**Stated problem**
Copy out the data below verbatim.

▬▬▬

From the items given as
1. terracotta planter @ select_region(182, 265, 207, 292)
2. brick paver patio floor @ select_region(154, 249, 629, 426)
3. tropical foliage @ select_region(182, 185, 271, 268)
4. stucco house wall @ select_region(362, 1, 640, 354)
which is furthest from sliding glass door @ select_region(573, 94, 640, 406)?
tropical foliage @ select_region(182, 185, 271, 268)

▬▬▬

**Worked answer**
From the items given as
1. terracotta planter @ select_region(182, 265, 207, 292)
2. brick paver patio floor @ select_region(154, 249, 629, 426)
3. tropical foliage @ select_region(182, 185, 271, 268)
4. stucco house wall @ select_region(362, 1, 640, 354)
which is furthest from sliding glass door @ select_region(573, 94, 640, 406)?
tropical foliage @ select_region(182, 185, 271, 268)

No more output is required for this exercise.